Den Rest kennt ihr ja schon und ich denke, dass ich nicht spoilere, wenn ich verrate, dass Real Madrid den 11. Titel der Vereinsgeschichte gewonnen hat. Das schmerzt etwas, da unser Herz doch klar für Atletico schlug, aber so ist nun einmal der Fußball. Die Explosion des Fanblocks beim entscheidenden Elfmeter von Cristiano Ronaldo aus kürzester Distanz mitzuerleben war trotzdem bombastisch: Navas betet noch immer, Ronaldo hat sich längst das Trikot vom Körper gerissen und im Block brennen die ersten Bengalos – es passiert zu viel gleichzeitig, um alles wahrzunehmen. Man starrt einfach nur und staunt und starrt und genießt.
Um 23:57 Uhr ist es dann soweit: Ramos darf als Real-Kapitän den Henkelpott gen Nachthimmel stemmen und eine absurde Menge Konfetti inszeniert das Ganze. An der Stelle würde uns mal interessieren, wie lange es am nächsten Tag gedauert hat, das alles wieder einzusammeln – Grüße an das Mailander Stadionmanagement.

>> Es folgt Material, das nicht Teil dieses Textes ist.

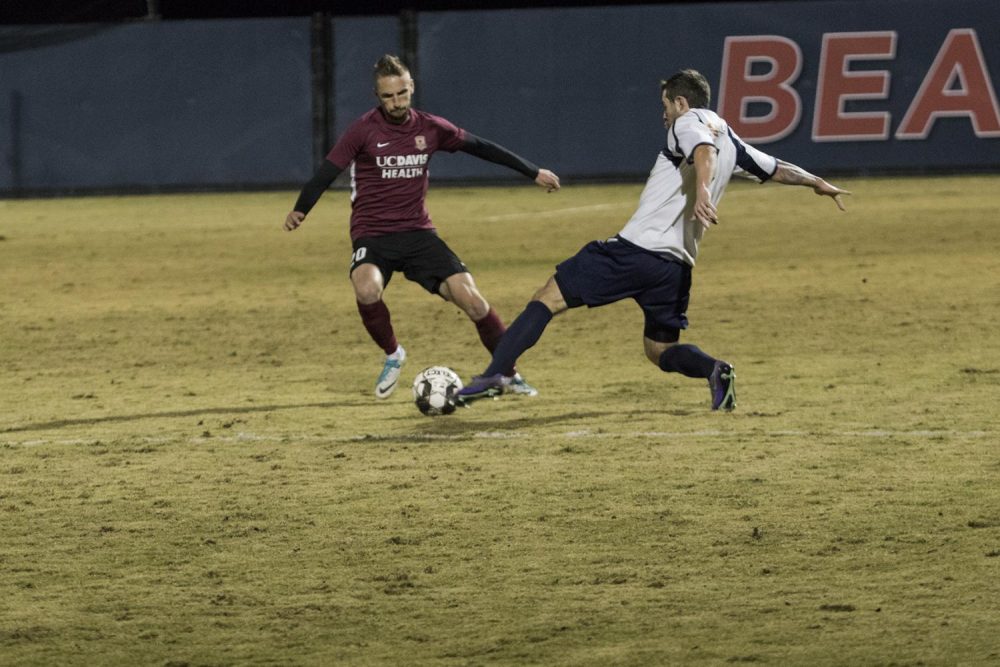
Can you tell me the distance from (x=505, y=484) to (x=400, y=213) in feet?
10.2

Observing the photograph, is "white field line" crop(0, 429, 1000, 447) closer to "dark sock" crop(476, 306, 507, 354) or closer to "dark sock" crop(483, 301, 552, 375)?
"dark sock" crop(483, 301, 552, 375)

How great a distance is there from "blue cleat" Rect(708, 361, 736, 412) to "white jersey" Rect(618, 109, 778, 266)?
627mm

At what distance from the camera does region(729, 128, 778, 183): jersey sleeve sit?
32.2 feet

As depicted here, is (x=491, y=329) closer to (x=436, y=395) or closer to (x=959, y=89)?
(x=436, y=395)

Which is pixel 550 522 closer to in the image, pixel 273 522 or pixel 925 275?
pixel 273 522

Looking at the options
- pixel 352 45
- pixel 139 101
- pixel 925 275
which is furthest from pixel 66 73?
pixel 925 275

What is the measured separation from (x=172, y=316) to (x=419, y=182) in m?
5.08

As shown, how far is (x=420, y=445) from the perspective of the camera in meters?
9.47

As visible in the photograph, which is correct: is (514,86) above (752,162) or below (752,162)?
below

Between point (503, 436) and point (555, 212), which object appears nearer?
point (503, 436)

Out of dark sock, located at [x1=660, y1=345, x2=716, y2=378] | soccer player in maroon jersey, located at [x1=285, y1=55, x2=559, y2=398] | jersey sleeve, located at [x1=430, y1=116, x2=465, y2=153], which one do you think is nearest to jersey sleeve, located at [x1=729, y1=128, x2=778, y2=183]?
dark sock, located at [x1=660, y1=345, x2=716, y2=378]

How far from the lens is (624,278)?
391 inches

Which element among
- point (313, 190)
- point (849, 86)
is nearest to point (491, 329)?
point (313, 190)

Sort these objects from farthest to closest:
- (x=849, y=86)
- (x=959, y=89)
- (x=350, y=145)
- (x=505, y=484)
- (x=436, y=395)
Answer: (x=849, y=86), (x=959, y=89), (x=350, y=145), (x=436, y=395), (x=505, y=484)
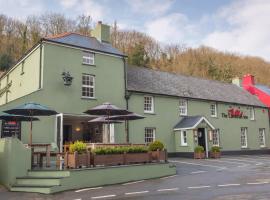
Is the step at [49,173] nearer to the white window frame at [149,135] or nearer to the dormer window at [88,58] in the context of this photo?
the dormer window at [88,58]

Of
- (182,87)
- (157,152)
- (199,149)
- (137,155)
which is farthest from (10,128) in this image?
(182,87)

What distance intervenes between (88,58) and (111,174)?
38.3 feet

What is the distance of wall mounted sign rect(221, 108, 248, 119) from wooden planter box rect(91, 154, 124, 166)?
2001 centimetres

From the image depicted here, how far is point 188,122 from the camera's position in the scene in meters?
28.2

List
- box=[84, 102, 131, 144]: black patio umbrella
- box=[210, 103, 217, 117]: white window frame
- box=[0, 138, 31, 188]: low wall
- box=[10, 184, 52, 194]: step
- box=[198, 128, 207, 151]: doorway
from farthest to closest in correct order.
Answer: box=[210, 103, 217, 117]: white window frame, box=[198, 128, 207, 151]: doorway, box=[84, 102, 131, 144]: black patio umbrella, box=[0, 138, 31, 188]: low wall, box=[10, 184, 52, 194]: step

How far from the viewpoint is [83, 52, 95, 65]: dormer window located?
77.9 feet

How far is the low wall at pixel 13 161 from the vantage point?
13.7 metres

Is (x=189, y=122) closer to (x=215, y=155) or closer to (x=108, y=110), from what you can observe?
(x=215, y=155)

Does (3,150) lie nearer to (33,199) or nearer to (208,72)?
(33,199)

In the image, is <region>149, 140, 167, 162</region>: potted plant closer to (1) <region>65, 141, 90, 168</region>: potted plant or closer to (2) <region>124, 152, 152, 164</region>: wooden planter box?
(2) <region>124, 152, 152, 164</region>: wooden planter box

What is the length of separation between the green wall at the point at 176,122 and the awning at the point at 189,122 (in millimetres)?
365

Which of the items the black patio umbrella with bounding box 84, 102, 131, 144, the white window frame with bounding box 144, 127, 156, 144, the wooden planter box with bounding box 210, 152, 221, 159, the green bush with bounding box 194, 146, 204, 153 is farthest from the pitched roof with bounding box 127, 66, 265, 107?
the black patio umbrella with bounding box 84, 102, 131, 144

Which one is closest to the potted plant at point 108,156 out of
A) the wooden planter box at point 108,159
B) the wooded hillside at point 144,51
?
the wooden planter box at point 108,159

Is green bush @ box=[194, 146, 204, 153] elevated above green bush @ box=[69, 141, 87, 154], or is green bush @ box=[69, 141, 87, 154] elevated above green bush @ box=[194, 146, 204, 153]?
green bush @ box=[69, 141, 87, 154]
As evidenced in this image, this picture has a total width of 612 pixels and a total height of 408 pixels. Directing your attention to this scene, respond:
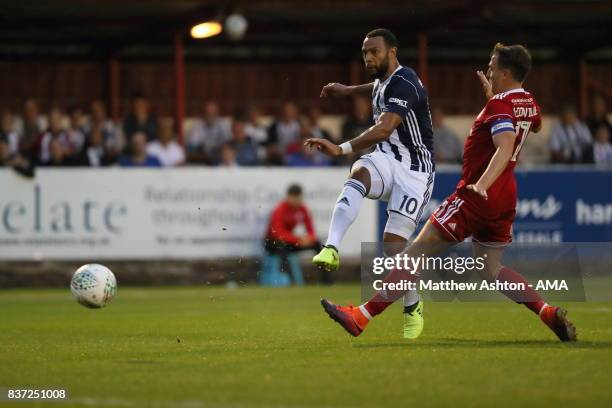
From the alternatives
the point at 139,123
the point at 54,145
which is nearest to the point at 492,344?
the point at 54,145

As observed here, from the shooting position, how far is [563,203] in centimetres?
2247

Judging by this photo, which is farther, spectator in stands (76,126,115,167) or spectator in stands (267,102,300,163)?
spectator in stands (267,102,300,163)

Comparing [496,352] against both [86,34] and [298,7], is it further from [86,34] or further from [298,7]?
[86,34]

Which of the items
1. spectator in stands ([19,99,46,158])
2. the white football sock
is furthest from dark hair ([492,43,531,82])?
spectator in stands ([19,99,46,158])

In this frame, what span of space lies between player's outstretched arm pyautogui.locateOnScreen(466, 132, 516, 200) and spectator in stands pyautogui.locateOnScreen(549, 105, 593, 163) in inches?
597

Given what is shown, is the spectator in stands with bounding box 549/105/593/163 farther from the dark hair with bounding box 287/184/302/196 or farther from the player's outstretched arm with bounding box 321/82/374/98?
the player's outstretched arm with bounding box 321/82/374/98

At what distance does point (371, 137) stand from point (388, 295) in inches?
49.3

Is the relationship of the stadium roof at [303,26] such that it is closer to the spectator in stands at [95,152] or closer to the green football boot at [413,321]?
the spectator in stands at [95,152]

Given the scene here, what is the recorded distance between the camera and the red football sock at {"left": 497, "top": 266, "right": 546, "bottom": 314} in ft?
31.9

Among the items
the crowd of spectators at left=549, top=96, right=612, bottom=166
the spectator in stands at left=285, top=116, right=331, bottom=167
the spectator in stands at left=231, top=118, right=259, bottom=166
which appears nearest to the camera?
the spectator in stands at left=231, top=118, right=259, bottom=166

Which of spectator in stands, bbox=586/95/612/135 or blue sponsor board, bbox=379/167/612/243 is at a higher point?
spectator in stands, bbox=586/95/612/135

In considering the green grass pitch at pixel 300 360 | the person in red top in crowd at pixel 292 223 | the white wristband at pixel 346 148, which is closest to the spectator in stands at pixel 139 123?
the person in red top in crowd at pixel 292 223

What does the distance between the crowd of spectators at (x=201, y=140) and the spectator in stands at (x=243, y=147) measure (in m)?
0.02

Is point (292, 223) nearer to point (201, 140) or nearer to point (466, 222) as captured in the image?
point (201, 140)
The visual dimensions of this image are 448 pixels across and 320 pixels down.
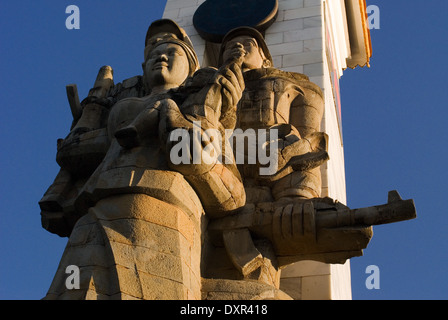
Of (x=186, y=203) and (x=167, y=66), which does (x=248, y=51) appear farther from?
(x=186, y=203)

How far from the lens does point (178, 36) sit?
6.94 m

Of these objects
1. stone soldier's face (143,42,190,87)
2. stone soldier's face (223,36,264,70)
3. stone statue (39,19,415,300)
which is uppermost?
stone soldier's face (223,36,264,70)

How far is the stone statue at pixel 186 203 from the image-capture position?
4469 millimetres

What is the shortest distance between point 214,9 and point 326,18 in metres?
1.74

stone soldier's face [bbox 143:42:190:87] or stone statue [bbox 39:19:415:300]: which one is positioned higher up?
stone soldier's face [bbox 143:42:190:87]

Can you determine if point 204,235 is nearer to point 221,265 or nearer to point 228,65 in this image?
point 221,265

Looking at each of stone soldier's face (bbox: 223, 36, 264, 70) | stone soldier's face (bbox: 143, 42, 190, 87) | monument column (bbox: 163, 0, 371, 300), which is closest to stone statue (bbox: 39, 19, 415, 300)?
stone soldier's face (bbox: 143, 42, 190, 87)

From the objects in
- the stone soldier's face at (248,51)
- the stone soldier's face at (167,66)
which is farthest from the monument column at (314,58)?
the stone soldier's face at (167,66)

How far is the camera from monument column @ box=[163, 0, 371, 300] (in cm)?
649

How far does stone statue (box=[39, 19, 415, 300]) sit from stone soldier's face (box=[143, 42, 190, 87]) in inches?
0.4

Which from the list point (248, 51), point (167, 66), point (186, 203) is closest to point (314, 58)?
point (248, 51)

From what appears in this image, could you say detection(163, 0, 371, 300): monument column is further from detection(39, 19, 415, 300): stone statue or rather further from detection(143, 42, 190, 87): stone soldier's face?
detection(143, 42, 190, 87): stone soldier's face

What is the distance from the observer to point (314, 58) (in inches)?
363


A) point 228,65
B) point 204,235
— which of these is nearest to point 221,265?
point 204,235
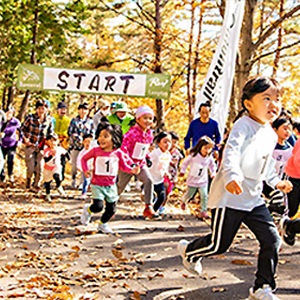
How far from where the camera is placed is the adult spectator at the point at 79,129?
11531 millimetres

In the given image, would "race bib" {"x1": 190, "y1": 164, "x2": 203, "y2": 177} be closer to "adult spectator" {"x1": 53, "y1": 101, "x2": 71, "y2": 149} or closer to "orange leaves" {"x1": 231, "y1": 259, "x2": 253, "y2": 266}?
"orange leaves" {"x1": 231, "y1": 259, "x2": 253, "y2": 266}

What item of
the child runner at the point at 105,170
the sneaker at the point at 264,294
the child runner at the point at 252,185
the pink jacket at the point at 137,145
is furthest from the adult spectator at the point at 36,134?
the sneaker at the point at 264,294

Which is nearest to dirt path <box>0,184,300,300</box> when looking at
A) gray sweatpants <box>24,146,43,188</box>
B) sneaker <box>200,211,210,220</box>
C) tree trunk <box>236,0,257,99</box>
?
sneaker <box>200,211,210,220</box>

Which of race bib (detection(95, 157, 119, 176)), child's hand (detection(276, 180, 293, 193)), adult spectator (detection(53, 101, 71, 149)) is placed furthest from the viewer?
adult spectator (detection(53, 101, 71, 149))

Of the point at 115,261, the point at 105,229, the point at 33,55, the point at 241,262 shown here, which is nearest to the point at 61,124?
the point at 33,55

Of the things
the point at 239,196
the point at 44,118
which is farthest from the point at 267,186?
the point at 44,118

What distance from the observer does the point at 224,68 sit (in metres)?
10.4

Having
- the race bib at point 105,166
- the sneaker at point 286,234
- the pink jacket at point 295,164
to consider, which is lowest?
the sneaker at point 286,234

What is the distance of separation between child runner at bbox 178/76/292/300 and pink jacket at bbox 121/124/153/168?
407 cm

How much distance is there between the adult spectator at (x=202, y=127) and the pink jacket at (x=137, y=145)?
1377 mm

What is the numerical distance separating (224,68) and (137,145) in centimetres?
343

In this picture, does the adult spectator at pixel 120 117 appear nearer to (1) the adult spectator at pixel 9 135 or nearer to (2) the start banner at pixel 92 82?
(2) the start banner at pixel 92 82

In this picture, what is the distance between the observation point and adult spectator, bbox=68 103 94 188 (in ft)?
37.8

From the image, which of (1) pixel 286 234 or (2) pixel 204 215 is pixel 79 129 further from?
(1) pixel 286 234
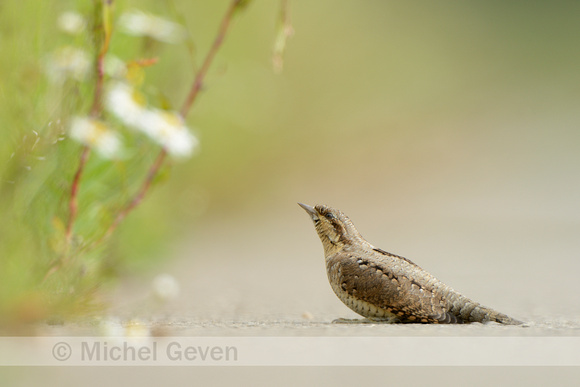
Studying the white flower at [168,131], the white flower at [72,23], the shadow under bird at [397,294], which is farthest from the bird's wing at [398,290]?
the white flower at [72,23]

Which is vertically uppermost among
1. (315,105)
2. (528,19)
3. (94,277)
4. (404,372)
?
(528,19)

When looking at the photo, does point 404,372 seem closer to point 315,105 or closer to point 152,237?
point 152,237

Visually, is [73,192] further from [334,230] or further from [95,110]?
[334,230]

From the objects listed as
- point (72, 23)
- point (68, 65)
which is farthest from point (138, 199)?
point (72, 23)

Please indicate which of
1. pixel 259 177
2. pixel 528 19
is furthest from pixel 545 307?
pixel 528 19

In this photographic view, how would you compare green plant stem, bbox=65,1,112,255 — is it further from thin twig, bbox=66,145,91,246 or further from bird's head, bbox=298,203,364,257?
bird's head, bbox=298,203,364,257

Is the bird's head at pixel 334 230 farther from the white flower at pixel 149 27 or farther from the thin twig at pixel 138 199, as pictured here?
the white flower at pixel 149 27
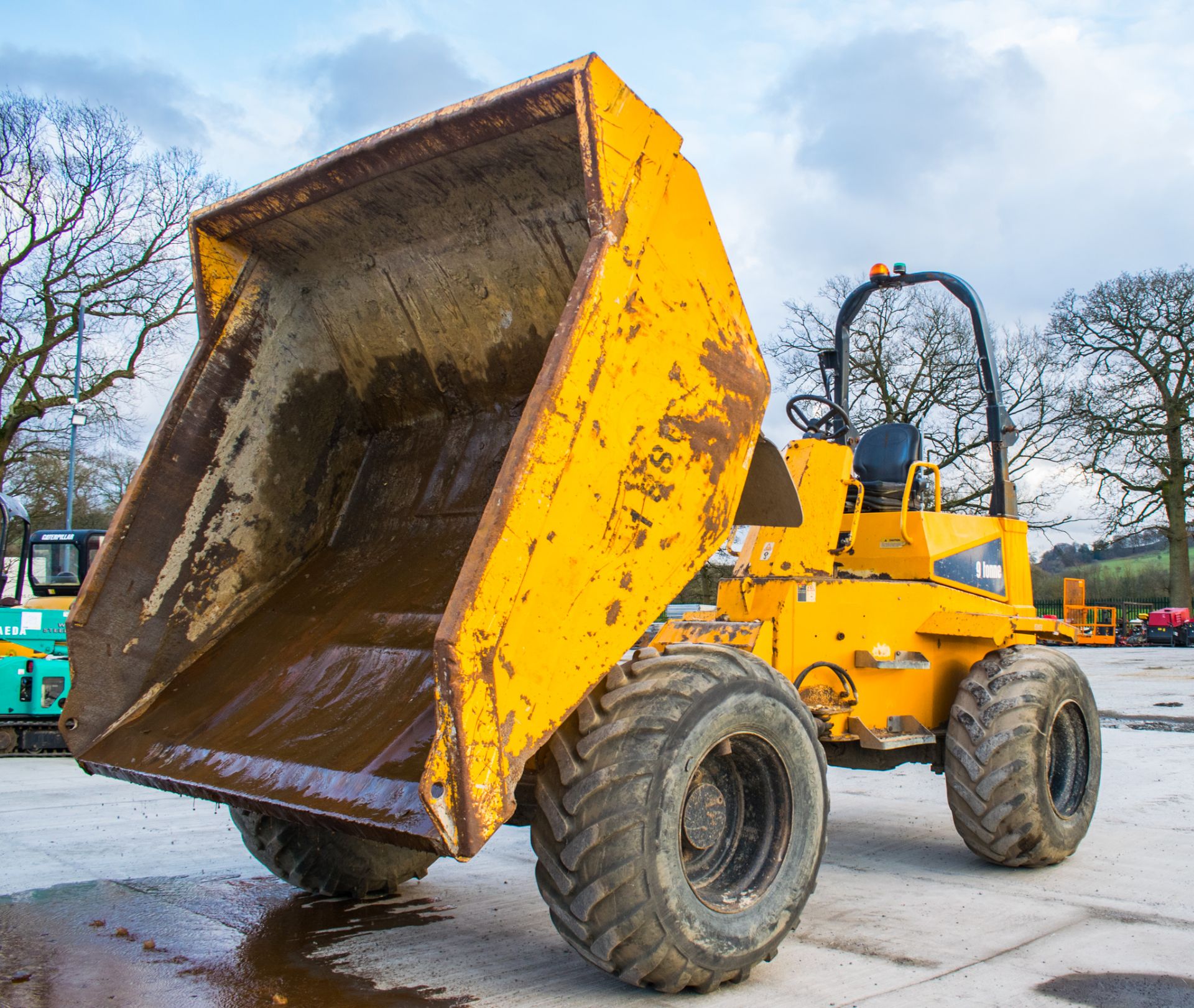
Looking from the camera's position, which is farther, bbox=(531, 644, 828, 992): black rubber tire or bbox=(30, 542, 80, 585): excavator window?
bbox=(30, 542, 80, 585): excavator window

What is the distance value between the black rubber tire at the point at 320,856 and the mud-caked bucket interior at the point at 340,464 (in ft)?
2.42

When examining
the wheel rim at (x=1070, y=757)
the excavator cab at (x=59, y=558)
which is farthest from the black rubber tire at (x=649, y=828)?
the excavator cab at (x=59, y=558)

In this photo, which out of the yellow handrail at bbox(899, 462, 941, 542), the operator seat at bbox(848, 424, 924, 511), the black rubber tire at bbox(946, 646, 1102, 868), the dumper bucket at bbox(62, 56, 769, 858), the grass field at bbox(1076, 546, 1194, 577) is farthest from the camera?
the grass field at bbox(1076, 546, 1194, 577)

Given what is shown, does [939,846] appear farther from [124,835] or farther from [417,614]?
[124,835]

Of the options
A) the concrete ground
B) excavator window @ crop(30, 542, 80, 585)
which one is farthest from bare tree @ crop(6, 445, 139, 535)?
the concrete ground

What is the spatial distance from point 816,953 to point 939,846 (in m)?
2.37

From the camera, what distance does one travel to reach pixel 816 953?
4023 millimetres

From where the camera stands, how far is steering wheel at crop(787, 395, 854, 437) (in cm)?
608

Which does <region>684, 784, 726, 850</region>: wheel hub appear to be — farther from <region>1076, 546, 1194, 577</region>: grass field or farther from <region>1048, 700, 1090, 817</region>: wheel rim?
<region>1076, 546, 1194, 577</region>: grass field

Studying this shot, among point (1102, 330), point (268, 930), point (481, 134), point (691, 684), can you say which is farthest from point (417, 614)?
point (1102, 330)

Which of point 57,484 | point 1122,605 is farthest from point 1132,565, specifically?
point 57,484

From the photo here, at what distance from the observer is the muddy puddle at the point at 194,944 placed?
3516 millimetres

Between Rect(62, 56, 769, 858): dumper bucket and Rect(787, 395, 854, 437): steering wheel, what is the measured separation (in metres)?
2.22

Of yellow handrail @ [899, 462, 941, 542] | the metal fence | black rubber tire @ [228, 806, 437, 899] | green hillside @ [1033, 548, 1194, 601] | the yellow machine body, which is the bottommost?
black rubber tire @ [228, 806, 437, 899]
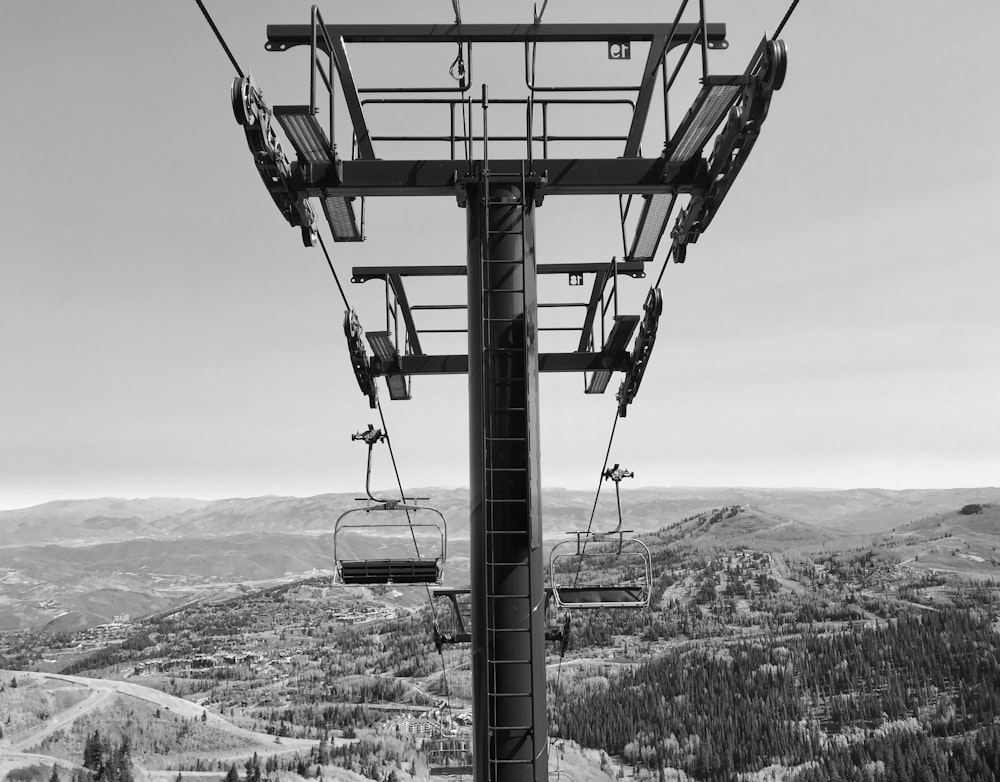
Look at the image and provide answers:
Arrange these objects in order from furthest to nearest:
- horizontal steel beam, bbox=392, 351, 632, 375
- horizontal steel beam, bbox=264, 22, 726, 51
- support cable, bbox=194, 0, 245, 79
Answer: horizontal steel beam, bbox=392, 351, 632, 375 < horizontal steel beam, bbox=264, 22, 726, 51 < support cable, bbox=194, 0, 245, 79

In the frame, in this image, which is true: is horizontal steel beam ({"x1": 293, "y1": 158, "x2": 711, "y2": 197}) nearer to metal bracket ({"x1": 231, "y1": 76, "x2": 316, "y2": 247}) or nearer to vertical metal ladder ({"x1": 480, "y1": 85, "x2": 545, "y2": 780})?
metal bracket ({"x1": 231, "y1": 76, "x2": 316, "y2": 247})

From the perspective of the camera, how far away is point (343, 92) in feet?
26.0

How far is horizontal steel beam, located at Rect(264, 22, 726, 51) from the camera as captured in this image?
777cm

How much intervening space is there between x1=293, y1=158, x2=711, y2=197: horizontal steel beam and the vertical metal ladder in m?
0.35

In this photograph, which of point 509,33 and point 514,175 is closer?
point 514,175

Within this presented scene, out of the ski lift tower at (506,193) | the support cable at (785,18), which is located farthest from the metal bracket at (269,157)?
the support cable at (785,18)

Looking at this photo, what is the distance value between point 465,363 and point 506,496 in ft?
16.5

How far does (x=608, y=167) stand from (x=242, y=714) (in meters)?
130

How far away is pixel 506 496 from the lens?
6.33m

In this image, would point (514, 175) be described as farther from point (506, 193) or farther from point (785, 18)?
point (785, 18)

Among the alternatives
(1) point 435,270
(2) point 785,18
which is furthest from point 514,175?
(1) point 435,270

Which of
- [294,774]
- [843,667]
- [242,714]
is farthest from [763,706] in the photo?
[242,714]

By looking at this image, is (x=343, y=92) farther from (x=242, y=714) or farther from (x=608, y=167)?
(x=242, y=714)

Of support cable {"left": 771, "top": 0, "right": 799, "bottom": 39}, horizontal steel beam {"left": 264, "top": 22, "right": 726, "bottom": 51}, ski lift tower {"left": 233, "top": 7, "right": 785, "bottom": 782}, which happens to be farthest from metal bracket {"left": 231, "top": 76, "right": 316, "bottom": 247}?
support cable {"left": 771, "top": 0, "right": 799, "bottom": 39}
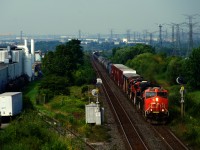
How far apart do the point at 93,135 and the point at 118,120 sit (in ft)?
20.6

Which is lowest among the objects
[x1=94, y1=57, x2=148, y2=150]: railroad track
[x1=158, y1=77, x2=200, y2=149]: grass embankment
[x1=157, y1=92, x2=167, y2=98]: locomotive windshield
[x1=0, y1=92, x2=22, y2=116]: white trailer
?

Bemerkenswert ist noch, dass die Real-Spieler es fast zwanzig Minuten schaffen, nicht zu den eigenen Fans hinzugehen, sondern lieber Fotos für das Familienalbum mit der Trophäe machen. In die Pfiffe der enttäuschten Fans mischt sich unser Bauchgefühl, dass hier tatsächlich die falsche Mannschaft gewonnen hat. Irgendwann erlöst Ramos dann die Fans und so wird im Anschluss doch noch gefeiert und gesungen.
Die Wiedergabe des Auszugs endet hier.